Jedenfalls gerät sie genauso in den Teufelskreis hinein: Die können mich als Vorgesetzte sowieso alle nicht leiden - denen werde ich zeigen, wer am längeren Hebel sitzt. Die werden schon sehen, was sie davon haben. So wird das Betriebsklima aber bestimmt nicht besser. Und keiner arbeitet gern, wo es so zugeht. Man weiß nicht recht, wie es angefangen hat. Aber am Ende sitzt man fest und kann nicht mehr raus und kann nicht mehr anders. Ein Teufelskreis.
Ich glaube, so ging es auch Zachäus, dem kleinen Zöllner, von dem die Bibel erzählt (Lk 19, 1-19). Zöllner waren damals nicht an Recht und Gesetz gebundene Beamte wie heute, sondern selbständige Pächter einer Zollstelle. Sie mussten Zoll abliefern. Aber wie viel sie den Leuten abgenommen und dann in die eigene Tasche gesteckt haben, das legten sie selber fest. Alle seine Kollegen nahmen, was sie kriegen konnten. Wäre Zachäus nicht dumm gewesen, wenn er es nicht auch getan hätte? Er saugte die Leute regelrecht aus. Und nachdem keiner mehr mit ihm zu tun haben wollte, tat er es erst recht. Warum sollte er die Leute schonen, die ihn sowieso für einen Betrüger und Ausbeuter hielten? Auch ein Teufelskreis.

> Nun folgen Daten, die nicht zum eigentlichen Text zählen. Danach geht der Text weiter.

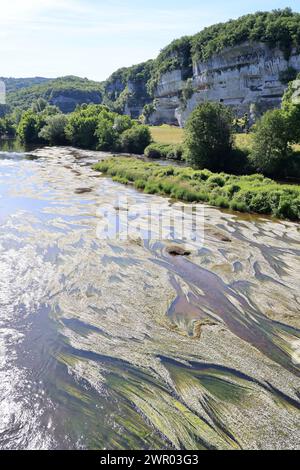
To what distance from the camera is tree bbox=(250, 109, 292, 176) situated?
38.1 m

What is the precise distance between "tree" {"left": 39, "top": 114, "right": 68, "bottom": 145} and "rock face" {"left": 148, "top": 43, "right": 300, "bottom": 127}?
1337 inches

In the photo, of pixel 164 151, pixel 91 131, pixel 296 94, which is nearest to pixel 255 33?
pixel 91 131

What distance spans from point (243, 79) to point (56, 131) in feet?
156

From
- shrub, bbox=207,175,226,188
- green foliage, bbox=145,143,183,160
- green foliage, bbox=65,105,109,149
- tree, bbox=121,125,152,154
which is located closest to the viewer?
shrub, bbox=207,175,226,188

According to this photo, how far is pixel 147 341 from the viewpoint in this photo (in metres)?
12.2

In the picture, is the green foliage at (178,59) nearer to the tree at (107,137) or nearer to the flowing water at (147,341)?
the tree at (107,137)

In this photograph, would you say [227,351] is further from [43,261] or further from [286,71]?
[286,71]

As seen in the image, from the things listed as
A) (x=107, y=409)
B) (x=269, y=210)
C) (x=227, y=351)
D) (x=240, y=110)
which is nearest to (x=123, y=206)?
(x=269, y=210)

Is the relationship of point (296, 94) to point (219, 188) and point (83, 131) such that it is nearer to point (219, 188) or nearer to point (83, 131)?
point (219, 188)

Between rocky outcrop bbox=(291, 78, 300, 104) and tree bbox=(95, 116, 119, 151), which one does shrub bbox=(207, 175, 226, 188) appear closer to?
rocky outcrop bbox=(291, 78, 300, 104)

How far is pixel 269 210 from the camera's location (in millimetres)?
28188

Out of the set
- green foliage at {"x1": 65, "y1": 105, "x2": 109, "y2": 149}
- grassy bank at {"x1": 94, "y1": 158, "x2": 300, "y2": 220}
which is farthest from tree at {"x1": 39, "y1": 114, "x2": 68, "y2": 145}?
grassy bank at {"x1": 94, "y1": 158, "x2": 300, "y2": 220}
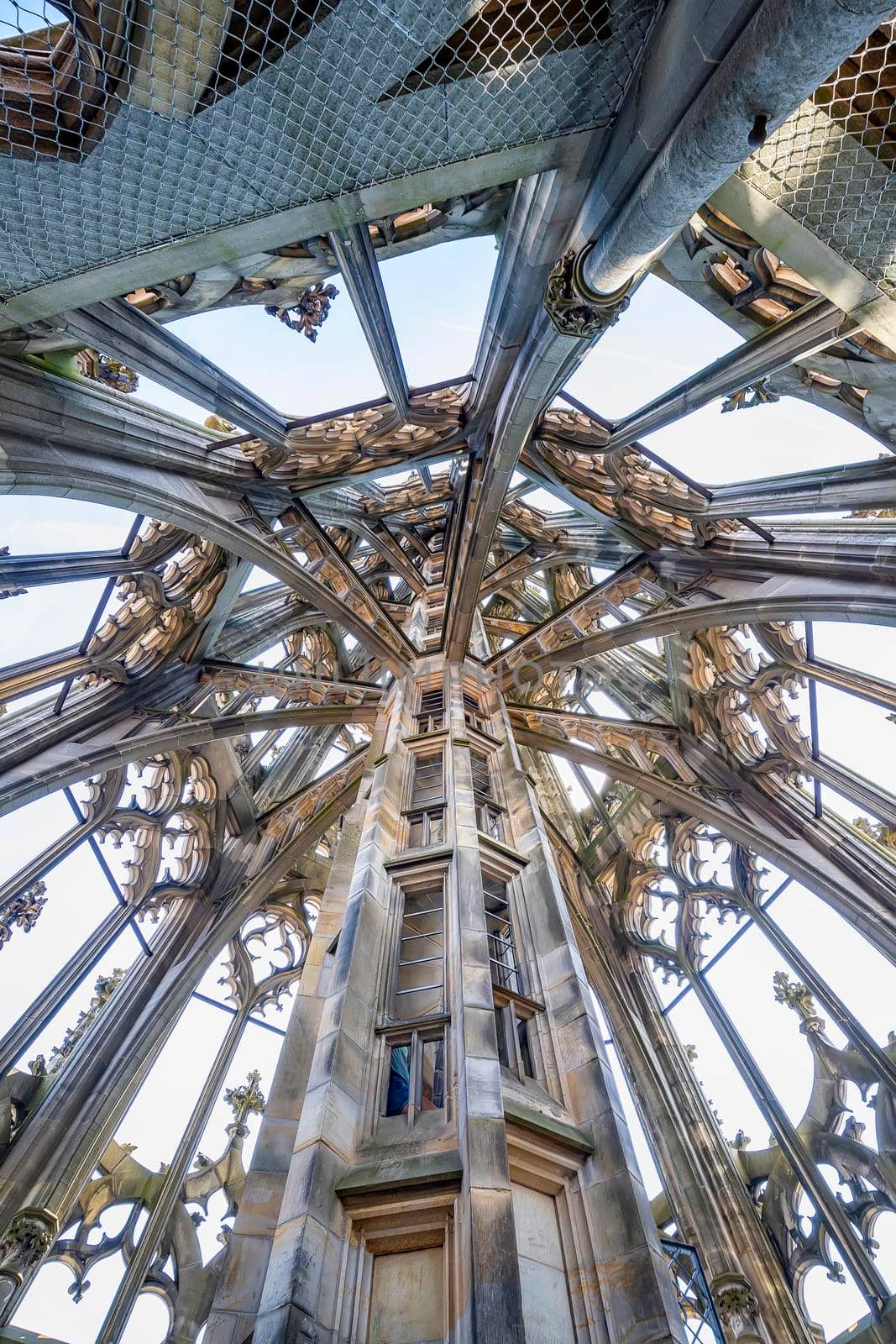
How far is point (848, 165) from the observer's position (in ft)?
13.4

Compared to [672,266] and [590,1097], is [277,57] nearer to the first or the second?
[672,266]

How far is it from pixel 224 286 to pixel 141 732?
5.16 metres

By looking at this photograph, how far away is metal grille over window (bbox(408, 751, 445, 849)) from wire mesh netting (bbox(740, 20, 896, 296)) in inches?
187

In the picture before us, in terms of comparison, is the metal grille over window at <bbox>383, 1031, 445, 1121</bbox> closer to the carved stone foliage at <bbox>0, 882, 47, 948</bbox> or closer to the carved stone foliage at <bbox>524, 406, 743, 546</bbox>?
the carved stone foliage at <bbox>0, 882, 47, 948</bbox>

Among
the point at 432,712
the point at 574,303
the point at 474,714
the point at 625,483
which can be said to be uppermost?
the point at 625,483

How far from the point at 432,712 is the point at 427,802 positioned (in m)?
2.79

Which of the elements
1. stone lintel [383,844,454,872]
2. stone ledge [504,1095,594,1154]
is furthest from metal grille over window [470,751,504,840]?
stone ledge [504,1095,594,1154]

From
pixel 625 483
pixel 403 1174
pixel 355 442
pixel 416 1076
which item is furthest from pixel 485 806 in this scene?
pixel 625 483

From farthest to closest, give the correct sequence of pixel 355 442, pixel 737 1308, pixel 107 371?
pixel 355 442 → pixel 737 1308 → pixel 107 371

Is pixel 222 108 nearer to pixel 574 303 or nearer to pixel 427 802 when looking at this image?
pixel 574 303

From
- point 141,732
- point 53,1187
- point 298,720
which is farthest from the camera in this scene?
point 298,720

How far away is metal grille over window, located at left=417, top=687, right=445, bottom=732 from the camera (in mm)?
9742

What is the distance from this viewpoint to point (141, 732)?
948cm

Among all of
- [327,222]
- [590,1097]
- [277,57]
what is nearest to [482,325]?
[327,222]
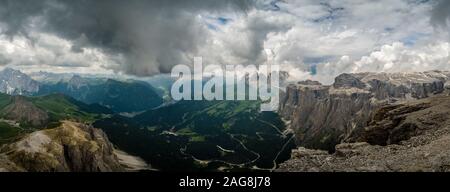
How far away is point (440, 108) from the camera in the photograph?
77.9 m

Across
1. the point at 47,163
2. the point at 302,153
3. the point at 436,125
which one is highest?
the point at 436,125

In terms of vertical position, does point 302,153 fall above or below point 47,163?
above

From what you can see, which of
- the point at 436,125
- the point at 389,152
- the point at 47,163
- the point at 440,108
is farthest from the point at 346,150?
the point at 47,163

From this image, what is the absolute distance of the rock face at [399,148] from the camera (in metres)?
51.7

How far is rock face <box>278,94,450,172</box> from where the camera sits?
51719 millimetres

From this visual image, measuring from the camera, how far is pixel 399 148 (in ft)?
206
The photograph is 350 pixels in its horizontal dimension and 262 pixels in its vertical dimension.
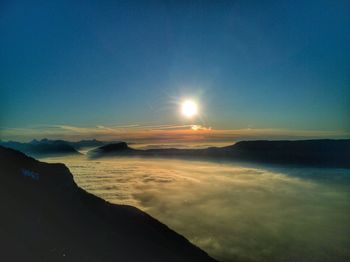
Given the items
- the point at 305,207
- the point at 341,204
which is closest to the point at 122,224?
the point at 305,207

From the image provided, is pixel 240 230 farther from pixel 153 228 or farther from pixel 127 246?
pixel 127 246

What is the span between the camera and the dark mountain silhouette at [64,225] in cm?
1270

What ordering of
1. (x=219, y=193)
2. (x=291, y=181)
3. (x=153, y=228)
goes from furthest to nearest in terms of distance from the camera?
(x=291, y=181) < (x=219, y=193) < (x=153, y=228)

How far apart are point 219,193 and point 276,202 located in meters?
15.1

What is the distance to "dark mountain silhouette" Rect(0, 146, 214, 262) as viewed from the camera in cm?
1270

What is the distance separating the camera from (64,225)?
52.5ft

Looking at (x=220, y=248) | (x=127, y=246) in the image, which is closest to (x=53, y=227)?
(x=127, y=246)

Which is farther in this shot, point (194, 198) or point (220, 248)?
point (194, 198)

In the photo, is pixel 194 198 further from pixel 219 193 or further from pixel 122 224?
pixel 122 224

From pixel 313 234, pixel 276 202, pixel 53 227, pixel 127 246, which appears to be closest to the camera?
pixel 53 227

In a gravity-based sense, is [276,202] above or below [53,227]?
below

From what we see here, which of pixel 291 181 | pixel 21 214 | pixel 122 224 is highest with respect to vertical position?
pixel 21 214

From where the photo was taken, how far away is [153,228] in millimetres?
20875

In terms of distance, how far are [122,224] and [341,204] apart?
73800 mm
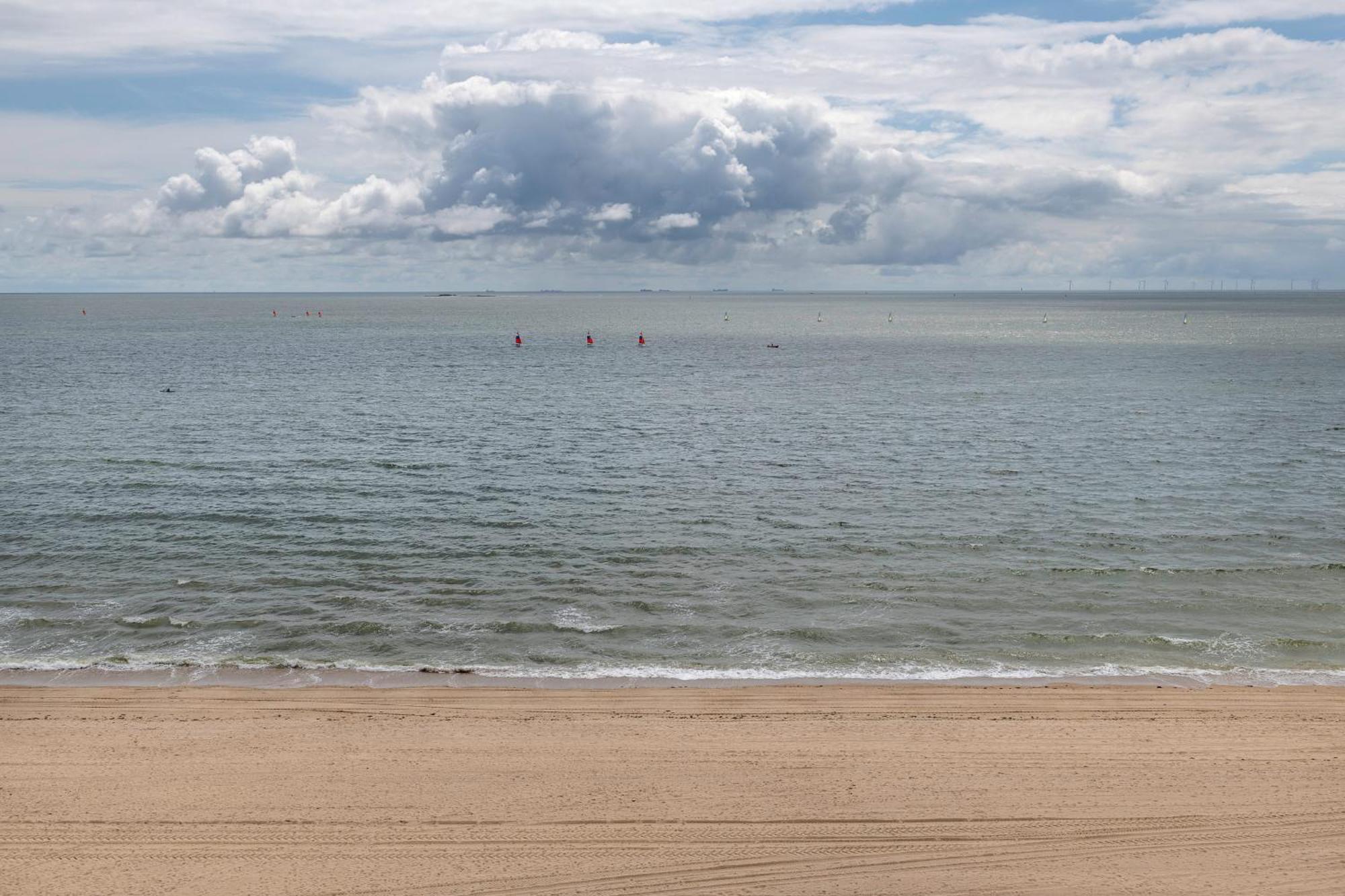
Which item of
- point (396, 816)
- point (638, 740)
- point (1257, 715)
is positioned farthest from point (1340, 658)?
point (396, 816)

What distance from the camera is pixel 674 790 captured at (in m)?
15.5

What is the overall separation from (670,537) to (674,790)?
15652 millimetres

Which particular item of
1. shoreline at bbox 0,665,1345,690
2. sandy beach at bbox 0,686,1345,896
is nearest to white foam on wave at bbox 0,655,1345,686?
shoreline at bbox 0,665,1345,690

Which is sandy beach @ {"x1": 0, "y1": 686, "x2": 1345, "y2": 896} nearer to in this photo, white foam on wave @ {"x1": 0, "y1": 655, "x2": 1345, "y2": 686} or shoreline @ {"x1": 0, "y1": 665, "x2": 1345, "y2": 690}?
shoreline @ {"x1": 0, "y1": 665, "x2": 1345, "y2": 690}

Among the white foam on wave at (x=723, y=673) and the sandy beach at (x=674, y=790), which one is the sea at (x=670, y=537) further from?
the sandy beach at (x=674, y=790)

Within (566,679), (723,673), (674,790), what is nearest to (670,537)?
(723,673)

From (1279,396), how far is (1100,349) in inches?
2122

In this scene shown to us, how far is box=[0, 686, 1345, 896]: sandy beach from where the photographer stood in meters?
13.4

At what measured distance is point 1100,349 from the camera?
119062 mm

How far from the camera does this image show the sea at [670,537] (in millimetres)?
22078

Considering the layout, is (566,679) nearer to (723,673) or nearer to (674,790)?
(723,673)

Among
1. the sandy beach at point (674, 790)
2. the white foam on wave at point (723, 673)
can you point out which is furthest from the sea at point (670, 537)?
the sandy beach at point (674, 790)

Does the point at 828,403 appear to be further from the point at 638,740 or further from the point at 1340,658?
the point at 638,740

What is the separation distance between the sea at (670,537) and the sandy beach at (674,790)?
6.32 ft
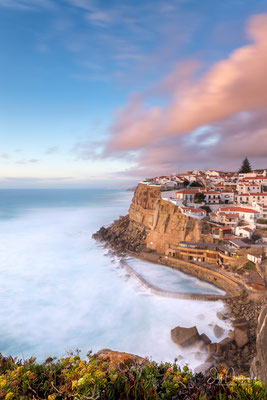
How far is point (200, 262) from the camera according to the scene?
19.7m

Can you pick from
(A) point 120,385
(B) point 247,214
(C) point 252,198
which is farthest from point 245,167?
(A) point 120,385

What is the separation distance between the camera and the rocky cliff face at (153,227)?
22.9 metres

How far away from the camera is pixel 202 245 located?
20609mm

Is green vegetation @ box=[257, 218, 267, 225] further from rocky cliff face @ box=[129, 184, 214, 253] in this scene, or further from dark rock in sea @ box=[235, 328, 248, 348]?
dark rock in sea @ box=[235, 328, 248, 348]

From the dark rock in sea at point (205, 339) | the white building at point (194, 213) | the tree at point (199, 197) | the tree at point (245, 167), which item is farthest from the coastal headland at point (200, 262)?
the tree at point (245, 167)

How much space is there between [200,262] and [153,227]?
808 cm

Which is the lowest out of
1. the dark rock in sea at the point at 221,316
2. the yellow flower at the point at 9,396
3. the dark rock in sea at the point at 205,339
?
the dark rock in sea at the point at 221,316

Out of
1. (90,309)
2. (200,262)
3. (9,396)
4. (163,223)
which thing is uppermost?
(9,396)

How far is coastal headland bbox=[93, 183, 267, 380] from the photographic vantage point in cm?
920

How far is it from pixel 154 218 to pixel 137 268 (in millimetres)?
8297

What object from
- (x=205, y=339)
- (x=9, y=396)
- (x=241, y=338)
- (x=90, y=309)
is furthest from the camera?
(x=90, y=309)

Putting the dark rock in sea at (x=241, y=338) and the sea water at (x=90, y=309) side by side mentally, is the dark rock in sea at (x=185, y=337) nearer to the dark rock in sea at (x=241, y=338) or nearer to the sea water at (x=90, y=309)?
Result: the sea water at (x=90, y=309)

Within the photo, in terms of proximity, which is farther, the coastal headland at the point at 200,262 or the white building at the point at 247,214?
the white building at the point at 247,214

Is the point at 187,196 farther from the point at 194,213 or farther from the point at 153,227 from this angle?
the point at 153,227
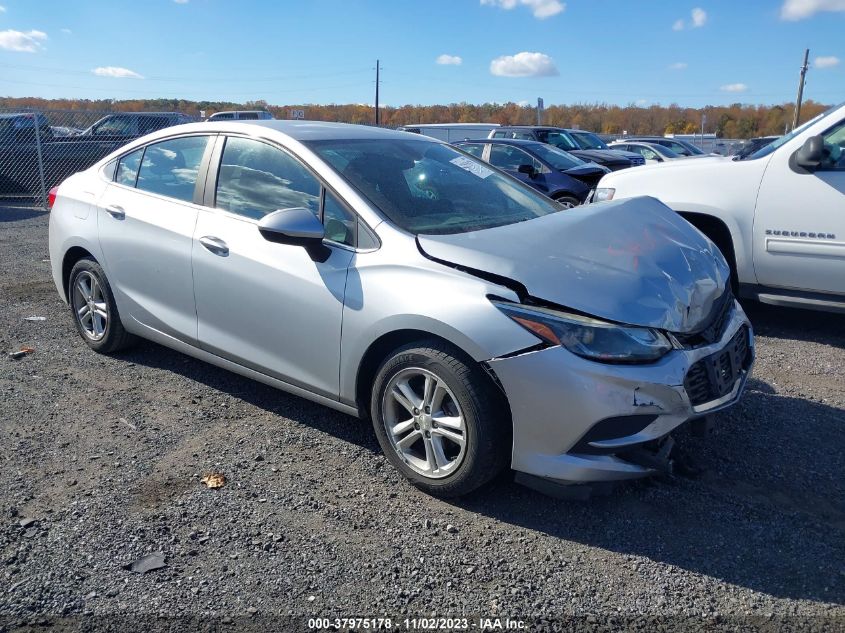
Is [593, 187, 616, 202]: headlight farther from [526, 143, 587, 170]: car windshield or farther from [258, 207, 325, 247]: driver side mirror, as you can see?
[526, 143, 587, 170]: car windshield

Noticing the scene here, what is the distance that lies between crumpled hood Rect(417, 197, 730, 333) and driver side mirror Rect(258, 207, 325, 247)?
51 cm

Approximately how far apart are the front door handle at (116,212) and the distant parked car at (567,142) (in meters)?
11.5

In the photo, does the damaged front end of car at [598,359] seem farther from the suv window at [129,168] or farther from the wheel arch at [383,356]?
the suv window at [129,168]

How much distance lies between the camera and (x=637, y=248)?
3.53 meters

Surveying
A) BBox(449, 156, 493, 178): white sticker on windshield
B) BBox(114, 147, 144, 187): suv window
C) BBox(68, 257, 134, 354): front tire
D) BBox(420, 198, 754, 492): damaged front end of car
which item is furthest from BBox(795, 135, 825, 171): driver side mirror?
BBox(68, 257, 134, 354): front tire

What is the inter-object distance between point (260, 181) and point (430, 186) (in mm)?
936

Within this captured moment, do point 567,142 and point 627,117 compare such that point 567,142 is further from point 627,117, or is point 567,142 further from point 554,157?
point 627,117

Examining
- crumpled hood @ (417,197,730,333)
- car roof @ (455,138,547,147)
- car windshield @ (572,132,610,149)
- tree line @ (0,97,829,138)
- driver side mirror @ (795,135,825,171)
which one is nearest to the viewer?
crumpled hood @ (417,197,730,333)

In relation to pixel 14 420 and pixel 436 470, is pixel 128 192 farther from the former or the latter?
pixel 436 470

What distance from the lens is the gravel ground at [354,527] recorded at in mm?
2670

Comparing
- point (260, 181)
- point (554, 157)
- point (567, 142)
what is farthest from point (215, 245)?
point (567, 142)

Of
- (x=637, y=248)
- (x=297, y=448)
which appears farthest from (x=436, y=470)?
(x=637, y=248)

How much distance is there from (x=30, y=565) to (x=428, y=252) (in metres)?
2.05

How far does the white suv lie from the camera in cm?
528
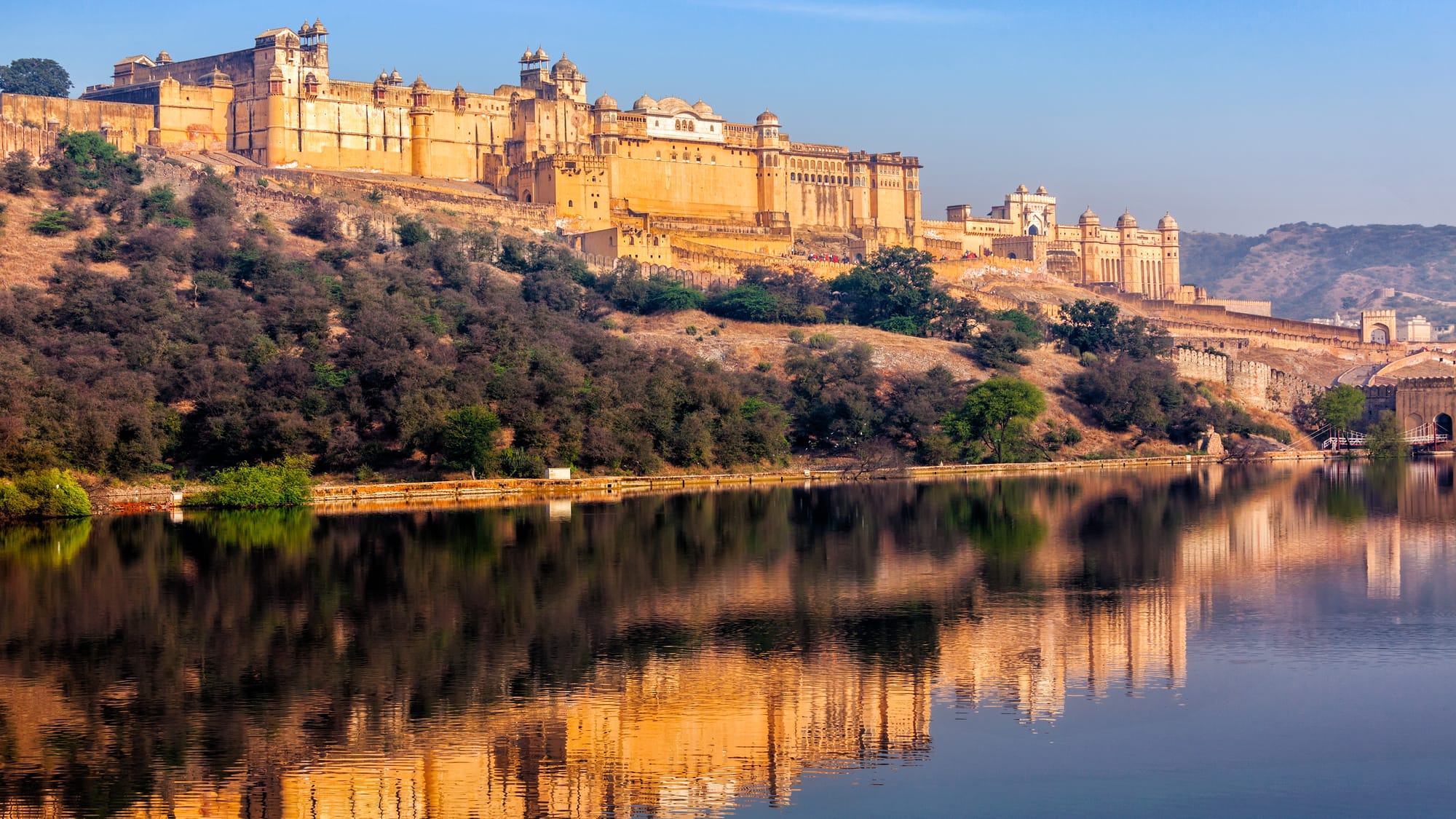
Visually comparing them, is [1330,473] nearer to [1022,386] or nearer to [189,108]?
[1022,386]

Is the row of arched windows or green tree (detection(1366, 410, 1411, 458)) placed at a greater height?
the row of arched windows

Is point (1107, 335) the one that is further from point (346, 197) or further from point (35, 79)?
point (35, 79)

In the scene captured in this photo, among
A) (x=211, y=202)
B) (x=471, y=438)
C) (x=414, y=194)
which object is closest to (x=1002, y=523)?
(x=471, y=438)

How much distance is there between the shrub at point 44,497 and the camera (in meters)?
31.2

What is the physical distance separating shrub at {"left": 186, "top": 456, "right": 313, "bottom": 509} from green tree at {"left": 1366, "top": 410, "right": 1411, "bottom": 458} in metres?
35.2

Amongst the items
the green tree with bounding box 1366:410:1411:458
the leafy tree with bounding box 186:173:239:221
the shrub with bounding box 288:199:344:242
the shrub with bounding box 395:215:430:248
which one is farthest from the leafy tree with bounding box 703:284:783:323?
the green tree with bounding box 1366:410:1411:458

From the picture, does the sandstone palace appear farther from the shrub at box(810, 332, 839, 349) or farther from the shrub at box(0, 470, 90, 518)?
the shrub at box(0, 470, 90, 518)

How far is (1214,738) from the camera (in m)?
13.3

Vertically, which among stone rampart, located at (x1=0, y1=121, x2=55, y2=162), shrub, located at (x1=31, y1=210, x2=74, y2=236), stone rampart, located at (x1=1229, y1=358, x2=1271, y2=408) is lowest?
stone rampart, located at (x1=1229, y1=358, x2=1271, y2=408)

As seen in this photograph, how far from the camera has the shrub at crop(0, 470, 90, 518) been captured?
31203 millimetres

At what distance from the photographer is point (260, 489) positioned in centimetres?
3453

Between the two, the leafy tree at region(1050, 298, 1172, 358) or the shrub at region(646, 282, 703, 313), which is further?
the leafy tree at region(1050, 298, 1172, 358)

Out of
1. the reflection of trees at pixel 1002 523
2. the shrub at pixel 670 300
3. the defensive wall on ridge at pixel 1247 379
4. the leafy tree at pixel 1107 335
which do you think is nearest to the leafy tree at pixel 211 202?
the shrub at pixel 670 300

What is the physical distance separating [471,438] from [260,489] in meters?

Bloß einer hat gesagt: Nein. Teufelskreise gibt es nicht. Man kann das ändern. Man kommt da raus. Das war Jesus. Der durchbricht den Teufelskreis. Der lässt Zachäus nicht links liegen, weil bei so einem sowieso nichts zu machen ist. Jesus sucht Zachäus zu Hause auf. Er macht einen Besuch bei dem betrügerischen Abzocker. In den Augen der Leute war das ein Skandal. Ausgerechnet um den kümmert Jesus sich! Aber natürlich war auch Neid dabei. Wahrscheinlich hätten viele Jesus gern als Gast bei sich gehabt.
Und Zachäus? Ich weiß nicht, worüber sie geredet haben bei diesem Besuch. Aber für Zachäus ist der Teufelskreis durchbrochen. Jetzt kann er raus aus dem System, in dem er sich verstrickt hatte. Er will zurückgeben, was er den Leuten zu Unrecht abgenommen hat und sich um Bedürftige kümmern. Wahrscheinlich wird er so zurück finden zu den anderen. Zurück ins Leben. Teufelskreise kann man durchbrechen. Damals in der Zollstation. Und heute im Lehrerzimmer, im Büro und an der Werkbank.